Pulp and paper

Wood chips and plant material make pulp that is used to produce paper products.

Pulp mills

A pulp mill is a manufacturing facility that converts wood chips or other plant fibre sources into a thick fibre board which can be used by a paper mill for further processing. Pulp can be manufactured using mechanical, semi-chemical or fully chemical methods. The finished product may be either bleached or non-bleached, depending on the requirements. Mechanical wood pulp is "brightened" as opposed to bleached using less toxic chemicals than are needed for chemical pulps. Aotearoa’s mills use mechanical or chemical (e.g., the Kraft process) methods for making pulp.

Paper mills

A paper mill is a factory devoted to making paper from wood pulp and other ingredients. It is a common misconception that paper mills are sources of odors. Pulp mills, not paper mills can be a source of malodorous air emissions. Paper mills can be fully-integrated mills or non-integrated mills. Integrated mills consist of a pulp mill and a paper mill on the same site. Such mills receive logs or wood chips and produce paper. Chemicals used in the pulp and paper making process are contaminants that are extremely toxic to mahinga kai.
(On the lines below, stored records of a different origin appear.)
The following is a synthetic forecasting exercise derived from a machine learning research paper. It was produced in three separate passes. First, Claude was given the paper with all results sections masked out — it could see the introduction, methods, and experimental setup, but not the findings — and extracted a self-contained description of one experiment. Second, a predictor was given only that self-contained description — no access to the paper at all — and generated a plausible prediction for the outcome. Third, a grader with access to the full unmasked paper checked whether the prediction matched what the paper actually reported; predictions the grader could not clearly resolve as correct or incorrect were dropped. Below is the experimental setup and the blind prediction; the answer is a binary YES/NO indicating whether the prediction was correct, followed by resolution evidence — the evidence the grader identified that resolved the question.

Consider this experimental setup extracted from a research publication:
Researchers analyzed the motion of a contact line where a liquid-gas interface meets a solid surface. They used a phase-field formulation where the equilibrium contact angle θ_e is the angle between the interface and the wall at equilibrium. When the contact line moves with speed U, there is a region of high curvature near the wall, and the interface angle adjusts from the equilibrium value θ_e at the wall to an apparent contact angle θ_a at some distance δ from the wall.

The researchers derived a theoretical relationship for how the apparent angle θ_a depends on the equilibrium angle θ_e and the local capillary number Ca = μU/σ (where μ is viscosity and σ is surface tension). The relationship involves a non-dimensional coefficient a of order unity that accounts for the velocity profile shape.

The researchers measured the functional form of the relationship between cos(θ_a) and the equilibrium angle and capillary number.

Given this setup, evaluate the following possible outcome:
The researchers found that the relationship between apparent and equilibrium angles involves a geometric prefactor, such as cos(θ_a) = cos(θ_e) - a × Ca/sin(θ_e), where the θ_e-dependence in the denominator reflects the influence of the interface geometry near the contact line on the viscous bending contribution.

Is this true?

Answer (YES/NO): NO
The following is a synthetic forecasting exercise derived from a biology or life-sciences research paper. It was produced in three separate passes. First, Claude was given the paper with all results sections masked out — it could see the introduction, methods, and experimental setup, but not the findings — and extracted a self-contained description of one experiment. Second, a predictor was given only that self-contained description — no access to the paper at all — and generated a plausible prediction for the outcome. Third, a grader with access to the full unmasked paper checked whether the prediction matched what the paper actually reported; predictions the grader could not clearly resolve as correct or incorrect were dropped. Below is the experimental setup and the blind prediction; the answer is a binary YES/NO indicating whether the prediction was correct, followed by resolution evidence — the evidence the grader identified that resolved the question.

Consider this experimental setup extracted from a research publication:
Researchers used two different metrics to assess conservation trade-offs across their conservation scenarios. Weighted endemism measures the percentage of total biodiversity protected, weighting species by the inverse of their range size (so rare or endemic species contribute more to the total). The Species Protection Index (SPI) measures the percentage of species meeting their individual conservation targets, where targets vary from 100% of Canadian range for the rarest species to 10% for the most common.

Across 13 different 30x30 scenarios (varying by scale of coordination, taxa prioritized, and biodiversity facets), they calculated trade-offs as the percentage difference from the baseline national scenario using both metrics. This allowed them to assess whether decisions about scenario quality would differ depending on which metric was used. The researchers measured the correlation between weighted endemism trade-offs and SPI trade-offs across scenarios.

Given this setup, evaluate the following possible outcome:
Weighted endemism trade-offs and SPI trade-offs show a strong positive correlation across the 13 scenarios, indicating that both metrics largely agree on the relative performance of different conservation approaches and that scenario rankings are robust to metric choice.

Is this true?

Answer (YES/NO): YES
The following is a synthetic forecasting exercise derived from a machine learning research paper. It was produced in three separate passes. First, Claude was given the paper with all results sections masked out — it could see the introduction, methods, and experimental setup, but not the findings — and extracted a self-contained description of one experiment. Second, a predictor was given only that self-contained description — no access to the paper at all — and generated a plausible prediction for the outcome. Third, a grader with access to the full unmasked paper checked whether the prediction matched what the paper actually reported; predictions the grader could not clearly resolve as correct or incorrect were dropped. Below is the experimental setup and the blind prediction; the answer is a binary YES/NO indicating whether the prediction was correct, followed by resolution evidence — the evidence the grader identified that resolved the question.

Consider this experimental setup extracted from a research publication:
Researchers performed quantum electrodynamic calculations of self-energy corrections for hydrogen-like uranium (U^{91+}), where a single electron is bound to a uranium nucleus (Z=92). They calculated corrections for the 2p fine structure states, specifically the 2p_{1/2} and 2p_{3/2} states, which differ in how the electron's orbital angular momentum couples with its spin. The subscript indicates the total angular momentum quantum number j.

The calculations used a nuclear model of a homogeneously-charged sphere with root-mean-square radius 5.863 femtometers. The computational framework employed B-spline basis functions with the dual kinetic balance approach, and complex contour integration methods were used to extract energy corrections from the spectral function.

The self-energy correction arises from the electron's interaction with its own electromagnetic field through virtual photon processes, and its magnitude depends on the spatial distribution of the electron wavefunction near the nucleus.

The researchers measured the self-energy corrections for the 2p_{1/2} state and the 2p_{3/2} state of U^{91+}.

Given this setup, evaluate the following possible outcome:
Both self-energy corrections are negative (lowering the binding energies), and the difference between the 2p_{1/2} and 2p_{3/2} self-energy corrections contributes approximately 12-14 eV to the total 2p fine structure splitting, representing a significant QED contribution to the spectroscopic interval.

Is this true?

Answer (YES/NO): NO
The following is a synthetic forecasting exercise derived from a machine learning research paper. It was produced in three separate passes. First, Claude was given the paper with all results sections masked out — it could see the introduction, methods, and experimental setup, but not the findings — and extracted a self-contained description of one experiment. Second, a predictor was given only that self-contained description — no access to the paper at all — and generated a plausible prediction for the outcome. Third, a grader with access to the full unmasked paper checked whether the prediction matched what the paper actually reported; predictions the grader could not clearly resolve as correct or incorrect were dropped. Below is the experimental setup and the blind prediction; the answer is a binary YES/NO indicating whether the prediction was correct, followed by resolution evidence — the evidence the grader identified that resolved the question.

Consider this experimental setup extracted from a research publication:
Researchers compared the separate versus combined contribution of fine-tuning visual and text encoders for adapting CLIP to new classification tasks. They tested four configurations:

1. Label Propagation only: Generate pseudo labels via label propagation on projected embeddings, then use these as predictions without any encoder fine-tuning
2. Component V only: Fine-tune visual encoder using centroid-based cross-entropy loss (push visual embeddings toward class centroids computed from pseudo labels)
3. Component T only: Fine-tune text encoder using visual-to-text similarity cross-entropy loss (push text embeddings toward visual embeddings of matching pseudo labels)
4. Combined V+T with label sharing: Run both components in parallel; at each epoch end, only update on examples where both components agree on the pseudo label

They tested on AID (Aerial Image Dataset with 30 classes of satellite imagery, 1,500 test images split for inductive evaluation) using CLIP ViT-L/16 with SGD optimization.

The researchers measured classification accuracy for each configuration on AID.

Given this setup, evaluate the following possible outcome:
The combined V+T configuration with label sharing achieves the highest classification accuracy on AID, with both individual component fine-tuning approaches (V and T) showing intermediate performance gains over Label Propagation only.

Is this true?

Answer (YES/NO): YES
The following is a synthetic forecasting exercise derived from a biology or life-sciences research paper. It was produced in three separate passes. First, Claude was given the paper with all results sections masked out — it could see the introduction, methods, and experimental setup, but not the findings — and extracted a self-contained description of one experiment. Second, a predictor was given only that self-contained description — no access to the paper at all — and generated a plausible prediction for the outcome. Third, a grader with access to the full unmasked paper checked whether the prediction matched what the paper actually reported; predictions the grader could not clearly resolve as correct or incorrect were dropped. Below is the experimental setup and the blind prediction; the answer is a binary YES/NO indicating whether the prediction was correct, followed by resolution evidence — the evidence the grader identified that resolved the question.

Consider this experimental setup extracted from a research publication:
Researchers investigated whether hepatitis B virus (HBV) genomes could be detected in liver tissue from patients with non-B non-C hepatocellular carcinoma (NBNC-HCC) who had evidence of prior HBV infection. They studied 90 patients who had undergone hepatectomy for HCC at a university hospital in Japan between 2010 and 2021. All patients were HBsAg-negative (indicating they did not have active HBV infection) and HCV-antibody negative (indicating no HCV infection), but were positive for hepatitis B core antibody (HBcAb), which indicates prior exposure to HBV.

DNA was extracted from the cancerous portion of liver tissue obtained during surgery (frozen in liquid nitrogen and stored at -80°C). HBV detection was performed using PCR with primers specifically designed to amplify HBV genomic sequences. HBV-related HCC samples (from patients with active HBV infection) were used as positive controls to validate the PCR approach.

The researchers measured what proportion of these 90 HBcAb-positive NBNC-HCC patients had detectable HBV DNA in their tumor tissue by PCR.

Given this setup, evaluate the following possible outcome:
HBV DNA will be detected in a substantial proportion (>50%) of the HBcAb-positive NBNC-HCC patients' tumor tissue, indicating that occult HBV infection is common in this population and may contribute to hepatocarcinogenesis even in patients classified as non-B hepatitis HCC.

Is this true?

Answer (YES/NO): NO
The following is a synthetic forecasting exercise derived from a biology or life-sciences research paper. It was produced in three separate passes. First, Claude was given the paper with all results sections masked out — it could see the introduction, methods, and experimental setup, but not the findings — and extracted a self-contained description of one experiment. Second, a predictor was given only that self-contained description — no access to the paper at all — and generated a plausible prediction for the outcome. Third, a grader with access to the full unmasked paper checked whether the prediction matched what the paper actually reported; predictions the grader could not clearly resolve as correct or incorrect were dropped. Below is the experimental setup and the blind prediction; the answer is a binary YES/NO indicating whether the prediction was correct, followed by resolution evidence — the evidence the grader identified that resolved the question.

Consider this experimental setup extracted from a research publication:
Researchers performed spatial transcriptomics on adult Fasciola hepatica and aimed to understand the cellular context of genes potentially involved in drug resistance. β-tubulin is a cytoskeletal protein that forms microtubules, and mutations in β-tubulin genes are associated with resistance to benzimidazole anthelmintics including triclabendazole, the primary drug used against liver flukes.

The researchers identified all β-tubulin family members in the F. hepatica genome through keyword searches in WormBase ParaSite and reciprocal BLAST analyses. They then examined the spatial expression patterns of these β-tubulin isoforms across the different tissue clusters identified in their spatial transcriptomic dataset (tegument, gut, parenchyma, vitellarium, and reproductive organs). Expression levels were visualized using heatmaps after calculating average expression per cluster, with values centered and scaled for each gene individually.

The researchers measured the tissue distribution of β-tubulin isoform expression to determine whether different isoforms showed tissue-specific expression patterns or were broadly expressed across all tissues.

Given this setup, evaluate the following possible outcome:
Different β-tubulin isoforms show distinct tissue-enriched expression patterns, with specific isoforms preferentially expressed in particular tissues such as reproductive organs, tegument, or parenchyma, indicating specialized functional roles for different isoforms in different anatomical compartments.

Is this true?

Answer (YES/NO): YES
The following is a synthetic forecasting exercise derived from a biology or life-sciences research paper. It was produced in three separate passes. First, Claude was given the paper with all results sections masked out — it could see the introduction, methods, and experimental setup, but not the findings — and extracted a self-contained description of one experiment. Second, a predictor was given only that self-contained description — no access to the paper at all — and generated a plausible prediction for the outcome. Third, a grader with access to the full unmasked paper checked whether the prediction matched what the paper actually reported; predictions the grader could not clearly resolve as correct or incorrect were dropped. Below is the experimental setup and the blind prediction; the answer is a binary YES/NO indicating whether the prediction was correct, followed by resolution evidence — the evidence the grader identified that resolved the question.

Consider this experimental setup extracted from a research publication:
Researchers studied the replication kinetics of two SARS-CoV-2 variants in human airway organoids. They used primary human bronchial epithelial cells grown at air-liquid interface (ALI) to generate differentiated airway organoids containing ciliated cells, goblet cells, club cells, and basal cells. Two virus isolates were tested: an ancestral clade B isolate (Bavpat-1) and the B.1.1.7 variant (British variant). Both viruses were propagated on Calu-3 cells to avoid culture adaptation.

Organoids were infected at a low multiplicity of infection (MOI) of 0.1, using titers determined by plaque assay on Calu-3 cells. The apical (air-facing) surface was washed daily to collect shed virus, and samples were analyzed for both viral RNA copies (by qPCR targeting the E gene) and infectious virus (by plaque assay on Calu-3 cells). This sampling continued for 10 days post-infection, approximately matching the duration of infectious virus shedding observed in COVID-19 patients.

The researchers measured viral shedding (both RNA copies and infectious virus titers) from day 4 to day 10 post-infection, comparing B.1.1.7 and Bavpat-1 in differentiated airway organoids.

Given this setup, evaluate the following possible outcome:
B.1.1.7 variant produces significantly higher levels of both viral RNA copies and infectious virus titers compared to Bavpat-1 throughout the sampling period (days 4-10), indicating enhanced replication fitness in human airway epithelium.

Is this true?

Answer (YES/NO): YES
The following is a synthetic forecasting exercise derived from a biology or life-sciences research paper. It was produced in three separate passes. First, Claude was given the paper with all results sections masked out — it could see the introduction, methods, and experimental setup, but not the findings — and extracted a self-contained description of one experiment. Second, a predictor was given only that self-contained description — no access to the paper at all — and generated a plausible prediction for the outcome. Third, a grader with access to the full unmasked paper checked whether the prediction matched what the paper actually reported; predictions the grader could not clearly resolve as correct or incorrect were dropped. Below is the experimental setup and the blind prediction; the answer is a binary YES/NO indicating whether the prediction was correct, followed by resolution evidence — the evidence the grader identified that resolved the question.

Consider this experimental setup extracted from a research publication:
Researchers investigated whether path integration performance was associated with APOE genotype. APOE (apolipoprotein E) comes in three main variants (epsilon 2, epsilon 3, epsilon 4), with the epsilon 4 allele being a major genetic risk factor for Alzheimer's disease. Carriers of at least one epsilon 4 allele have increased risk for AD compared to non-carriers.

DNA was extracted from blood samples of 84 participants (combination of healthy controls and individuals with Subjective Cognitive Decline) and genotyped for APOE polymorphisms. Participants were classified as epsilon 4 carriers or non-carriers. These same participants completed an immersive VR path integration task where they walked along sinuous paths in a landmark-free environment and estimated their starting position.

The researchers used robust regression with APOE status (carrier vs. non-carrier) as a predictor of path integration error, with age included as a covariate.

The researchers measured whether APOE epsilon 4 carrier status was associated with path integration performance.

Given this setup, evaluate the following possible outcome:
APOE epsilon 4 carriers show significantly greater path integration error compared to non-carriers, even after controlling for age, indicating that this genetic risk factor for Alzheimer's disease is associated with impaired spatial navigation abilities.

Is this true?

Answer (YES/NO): NO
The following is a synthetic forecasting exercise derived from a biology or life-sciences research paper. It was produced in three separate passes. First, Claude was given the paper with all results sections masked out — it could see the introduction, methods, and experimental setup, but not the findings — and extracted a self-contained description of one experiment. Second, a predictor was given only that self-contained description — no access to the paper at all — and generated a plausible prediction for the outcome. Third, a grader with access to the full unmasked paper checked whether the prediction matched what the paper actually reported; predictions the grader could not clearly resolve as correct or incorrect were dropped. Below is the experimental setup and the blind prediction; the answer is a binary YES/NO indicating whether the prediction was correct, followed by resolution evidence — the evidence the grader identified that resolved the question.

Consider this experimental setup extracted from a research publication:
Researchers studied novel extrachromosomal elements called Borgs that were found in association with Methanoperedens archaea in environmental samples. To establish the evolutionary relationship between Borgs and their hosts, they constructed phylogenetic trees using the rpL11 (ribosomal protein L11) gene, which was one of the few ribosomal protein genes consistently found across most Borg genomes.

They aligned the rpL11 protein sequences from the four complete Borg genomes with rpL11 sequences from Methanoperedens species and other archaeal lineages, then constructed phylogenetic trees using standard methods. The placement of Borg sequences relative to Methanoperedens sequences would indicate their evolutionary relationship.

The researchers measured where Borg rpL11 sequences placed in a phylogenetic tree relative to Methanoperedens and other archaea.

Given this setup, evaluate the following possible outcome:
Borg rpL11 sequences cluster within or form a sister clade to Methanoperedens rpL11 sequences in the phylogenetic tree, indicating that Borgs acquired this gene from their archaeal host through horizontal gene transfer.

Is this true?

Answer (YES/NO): NO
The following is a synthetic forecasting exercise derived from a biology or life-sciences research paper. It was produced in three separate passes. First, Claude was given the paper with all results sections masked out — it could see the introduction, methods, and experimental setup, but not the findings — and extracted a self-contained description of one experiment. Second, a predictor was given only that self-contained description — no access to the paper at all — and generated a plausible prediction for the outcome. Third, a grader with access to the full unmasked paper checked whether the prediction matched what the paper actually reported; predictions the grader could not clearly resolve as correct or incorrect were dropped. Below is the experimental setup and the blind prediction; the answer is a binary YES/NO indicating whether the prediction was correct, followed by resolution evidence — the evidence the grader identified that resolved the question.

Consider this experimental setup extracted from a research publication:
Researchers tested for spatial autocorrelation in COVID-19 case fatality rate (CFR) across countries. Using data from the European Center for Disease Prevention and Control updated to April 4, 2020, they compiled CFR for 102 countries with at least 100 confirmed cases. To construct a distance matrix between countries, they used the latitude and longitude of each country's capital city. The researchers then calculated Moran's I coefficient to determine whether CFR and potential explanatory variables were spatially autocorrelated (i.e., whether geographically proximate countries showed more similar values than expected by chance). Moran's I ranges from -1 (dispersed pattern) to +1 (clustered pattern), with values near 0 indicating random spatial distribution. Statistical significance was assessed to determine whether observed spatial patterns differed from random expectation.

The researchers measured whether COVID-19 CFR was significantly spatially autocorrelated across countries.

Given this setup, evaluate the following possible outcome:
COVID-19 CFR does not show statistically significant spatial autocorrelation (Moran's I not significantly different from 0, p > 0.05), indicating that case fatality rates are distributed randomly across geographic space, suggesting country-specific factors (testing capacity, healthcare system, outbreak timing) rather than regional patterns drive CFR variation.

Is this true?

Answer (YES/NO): NO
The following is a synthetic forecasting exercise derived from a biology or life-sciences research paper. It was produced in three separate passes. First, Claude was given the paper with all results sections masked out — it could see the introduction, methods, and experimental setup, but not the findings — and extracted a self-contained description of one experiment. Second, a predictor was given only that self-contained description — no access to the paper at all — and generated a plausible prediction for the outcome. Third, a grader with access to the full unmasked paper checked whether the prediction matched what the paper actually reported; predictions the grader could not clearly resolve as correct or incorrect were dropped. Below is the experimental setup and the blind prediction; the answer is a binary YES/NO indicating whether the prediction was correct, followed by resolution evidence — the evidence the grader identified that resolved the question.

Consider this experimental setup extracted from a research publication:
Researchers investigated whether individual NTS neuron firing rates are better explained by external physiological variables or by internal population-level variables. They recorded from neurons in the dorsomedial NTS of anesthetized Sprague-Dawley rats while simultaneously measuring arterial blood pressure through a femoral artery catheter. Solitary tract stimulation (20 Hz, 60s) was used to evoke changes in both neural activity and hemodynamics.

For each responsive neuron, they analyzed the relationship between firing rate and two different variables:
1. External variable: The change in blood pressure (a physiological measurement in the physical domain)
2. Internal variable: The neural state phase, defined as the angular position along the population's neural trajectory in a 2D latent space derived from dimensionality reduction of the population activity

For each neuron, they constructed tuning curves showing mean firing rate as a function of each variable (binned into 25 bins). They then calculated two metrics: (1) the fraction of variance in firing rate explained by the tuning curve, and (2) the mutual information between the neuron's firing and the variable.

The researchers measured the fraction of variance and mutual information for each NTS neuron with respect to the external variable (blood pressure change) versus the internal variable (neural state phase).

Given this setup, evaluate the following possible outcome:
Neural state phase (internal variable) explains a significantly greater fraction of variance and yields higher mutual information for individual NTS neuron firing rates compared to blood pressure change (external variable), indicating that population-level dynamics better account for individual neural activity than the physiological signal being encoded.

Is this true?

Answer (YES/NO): YES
Find out more about chemical contamination 

Wastewater treatment

The major environmental impacts of producing wood pulp come from its impact on forest sources (see land use/forestry page) and from its waste products. Wastewater from a pulp mill contains a lot of organic material (tannins and lignin) from trees, and chemical contaminants such as chlorinated organic material from a bleach plant and other persistent organic pollutants (POPs). While properly treated effluent may be considered safe to discharge into water catchment areas, mills which discharge untreated or poorly treated effluent can potentially pollute waterways with chemical contaminants and high nutrients from decomposing organic material that will quickly deteriorate water quality.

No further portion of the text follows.